Sometimes, expectations can create all sorts of problems, even for the top-ranked player in women’s golf.
Yani Tseng knows from experience.
With five majors already won and having captured the LPGA Tour Player of the Year award for the second straight year, wrapping it up with four events still on last year’s calendar, Tseng went into the off-season somewhat awestruck at what she had accomplished in such a short time and what the future might hold.
Photo: AFP
“At the beginning of this year, I was putting so much pressure [on myself], the most pressure I’ve ever had in my whole life,” said Tseng, who turned pro in 2007 and joined the tour full-time the next year. “In January, I would just stay home. I wouldn’t go out. It was no fun.”
It did not take long for that to change. After celebrating her 23rd birthday in late January, the Taiwanese star won Thailand for the second straight time and has remained atop the world rankings, a near cinch to win player of the year again.
“I don’t feel as much pressure [now], but the people around me, they say ... I’m getting picky, I want to try to be perfect all the time,” Tseng said. “But that’s not me. The more relaxed I am, the better I play. The week of Thailand, the second week, I kind of calmed down a little bit. That week ... was huge for me. After Thailand, I know that I can still keep the momentum going. At the beginning of this year, I was afraid. I didn’t know if I could do it again.”
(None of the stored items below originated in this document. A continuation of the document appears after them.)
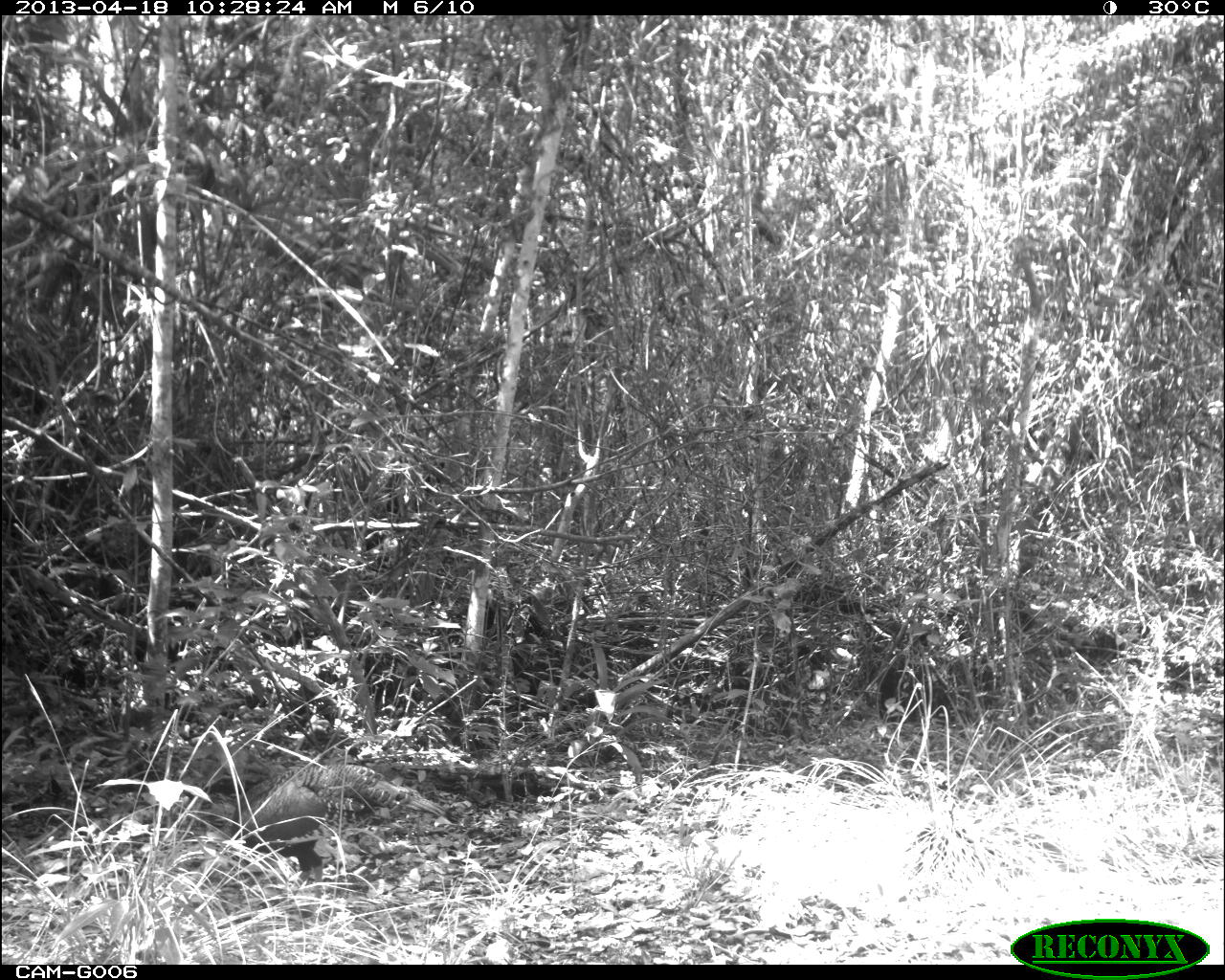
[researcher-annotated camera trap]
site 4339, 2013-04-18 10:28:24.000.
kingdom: Animalia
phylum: Chordata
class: Aves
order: Galliformes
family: Phasianidae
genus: Meleagris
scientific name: Meleagris ocellata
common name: ocellated turkey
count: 1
Not much to worry about. Tseng won three of the first five events on this year’s LPGA Tour, leads the player of the year rankings by a wide margin over Yoo Sun-young and Stacy Lewis, and enters this week’s LPGA Championship at Locust Hill Country Club as the defending champion.
“I didn’t expect this. When I win the first [major], I never thought I’m going to win a second major,” said Tseng, who finished third in the first major this year, the Kraft Nabisco Championship, just one shot out of a playoff. “I never thought about winning five. I never think about it, but now I’m thinking I can win more, of course.”
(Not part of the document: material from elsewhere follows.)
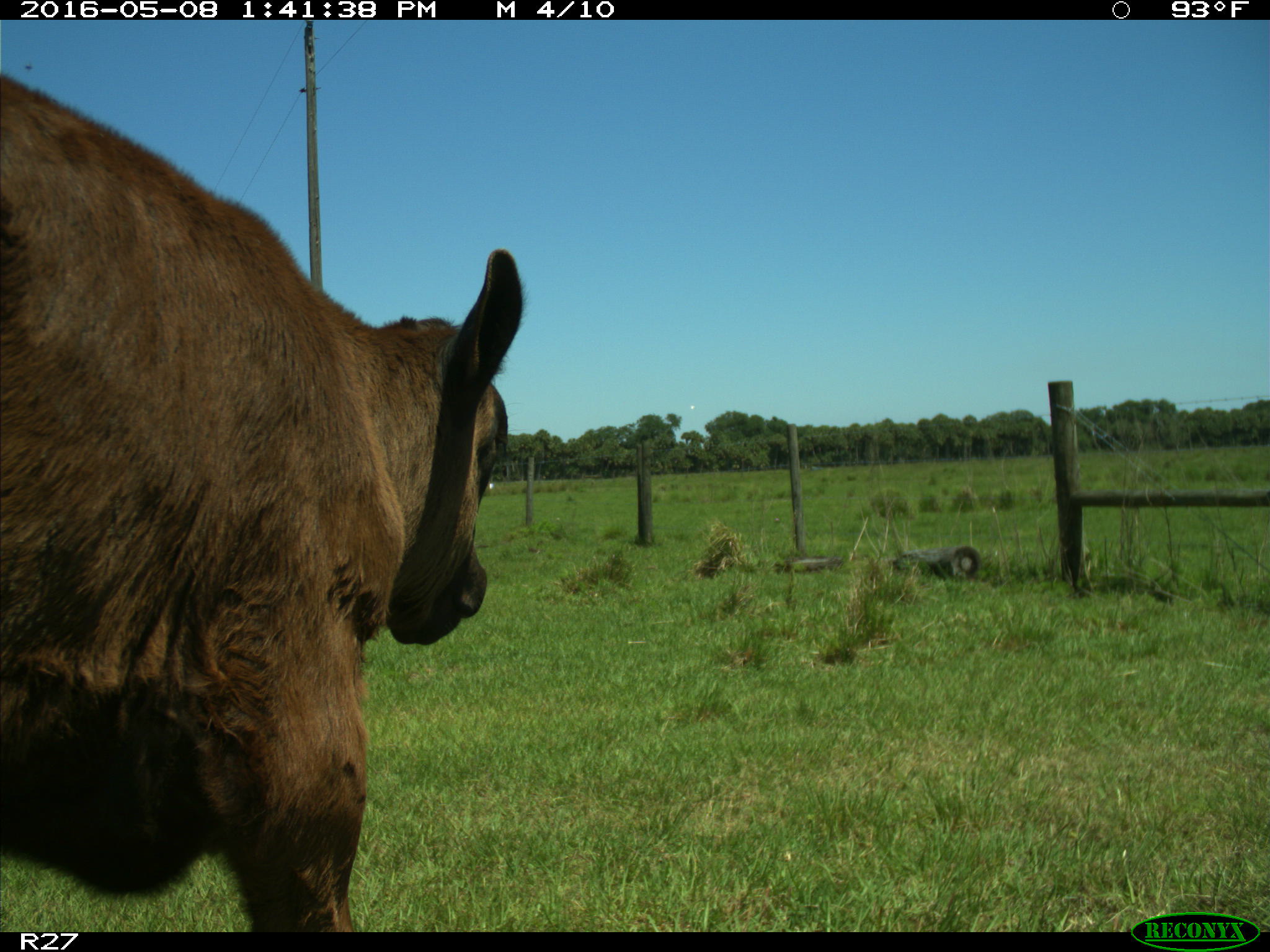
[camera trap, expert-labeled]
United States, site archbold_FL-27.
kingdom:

Tseng’s meteoric rise has made her the latest face of women’s golf, and she has embraced the demands that go with it.
“She’s been accessible, available and the ambassador at every turn,” LPGA Tour chief communications officer Kraig Kann said. “Every opportunity we’ve given her that we feel like is one that she needs to do, she’s done. You can’t do everything, but I am so impressed with how she carries herself. She’s not afraid, she’s not intimidated ... She’s not afraid to communicate the message. She understands that if she’s going to be No. 1 in the world, she needs to be that face out front. She needs to be engaging with the fans. She doesn’t shy away from anything.”
And that is why the fans who swarm to Locust Hill every year treat her as one of their own. Tseng ran away with last year’s LPGA Championship, winning by 10 shots over Morgan Pressel and Cindy LaCrosse.
“Last year, when I walked on the 18th hole — I’m pretty emotional — the crowd was amazing,” Tseng said. “Everybody stand up and clapped for me. I was like, I don’t know for what because I’m not American.”
That victory made Tseng the youngest female golfer in history to win four major titles. Winning again will be a challenge if she continues to falter, as she has in her past two tournaments. In the Sybase Match Play Championship, she was knocked out in the round-of-16, and last week she finished tied for 12th at the ShopRite LPGA Classic won by Lewis.